Fork me on GitHub
Answer our 30-second survey, and be entered to win a Wallaroo T-Shirt

Non-native event-driven windowing in Wallaroo

Certain applications lend themselves to pure parallel computation better than others. In some cases we require to apply certain algorithms over a “window” in our data. This means that after we have completed a certain amount of processing (be it time, number of messages or some other arbitrary metric), we want to perform a special action for the data in that window. An example application of this could be producing stats for log files over a certain period of time. We may want to produce our stats in the form of a periodic summary (e.g. daily), in which case the computation in Wallaroo would have to know when it has received the last message for a particular day. We are working hard every day to support new use patterns, and this type of windowing can already be supported without any native support in Wallaroo.

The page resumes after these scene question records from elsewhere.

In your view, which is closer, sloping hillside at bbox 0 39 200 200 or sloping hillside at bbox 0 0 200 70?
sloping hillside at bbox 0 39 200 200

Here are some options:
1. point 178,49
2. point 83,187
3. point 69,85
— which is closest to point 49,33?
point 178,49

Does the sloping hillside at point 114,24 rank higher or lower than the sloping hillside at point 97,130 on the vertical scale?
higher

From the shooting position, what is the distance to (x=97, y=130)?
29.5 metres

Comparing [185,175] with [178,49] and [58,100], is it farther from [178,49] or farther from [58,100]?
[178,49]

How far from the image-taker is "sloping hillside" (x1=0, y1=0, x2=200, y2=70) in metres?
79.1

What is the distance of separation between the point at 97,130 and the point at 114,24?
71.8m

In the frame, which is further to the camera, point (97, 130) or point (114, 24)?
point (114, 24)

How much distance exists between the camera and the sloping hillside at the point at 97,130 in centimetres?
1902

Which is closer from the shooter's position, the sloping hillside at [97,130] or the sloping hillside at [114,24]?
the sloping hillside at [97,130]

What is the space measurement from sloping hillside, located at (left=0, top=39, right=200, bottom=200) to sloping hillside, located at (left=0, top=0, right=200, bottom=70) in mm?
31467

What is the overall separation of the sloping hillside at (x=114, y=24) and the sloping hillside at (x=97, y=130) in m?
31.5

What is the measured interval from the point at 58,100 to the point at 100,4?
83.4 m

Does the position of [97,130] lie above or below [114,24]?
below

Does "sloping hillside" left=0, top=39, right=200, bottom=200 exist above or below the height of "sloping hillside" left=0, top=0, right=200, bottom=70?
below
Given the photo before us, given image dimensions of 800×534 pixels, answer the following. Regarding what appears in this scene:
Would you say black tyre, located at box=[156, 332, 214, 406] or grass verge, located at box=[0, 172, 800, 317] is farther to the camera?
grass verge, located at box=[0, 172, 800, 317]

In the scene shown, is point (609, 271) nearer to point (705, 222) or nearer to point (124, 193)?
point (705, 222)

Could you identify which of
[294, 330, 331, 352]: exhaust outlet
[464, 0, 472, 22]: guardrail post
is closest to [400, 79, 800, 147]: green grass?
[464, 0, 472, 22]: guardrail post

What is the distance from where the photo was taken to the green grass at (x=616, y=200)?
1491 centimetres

This blog entry is about the aforementioned example, and how this can be implemented in the current version of Wallaroo (0.2.2). The full code can be found on GitHub.

Types of windowing

There are a few types of windowing that can be implemented, and it is important that we clarify the distinctions. In our example we will be focusing on event-based windowing.

Event-based windowing

This is the most arbitrary kind of windowing. The boundaries of each window are determined outside of Wallaroo, and can be triggered by any event. This is also the simplest kind of windowing to think about: when we are told that a window ends, we run work on the aggregate state and start over.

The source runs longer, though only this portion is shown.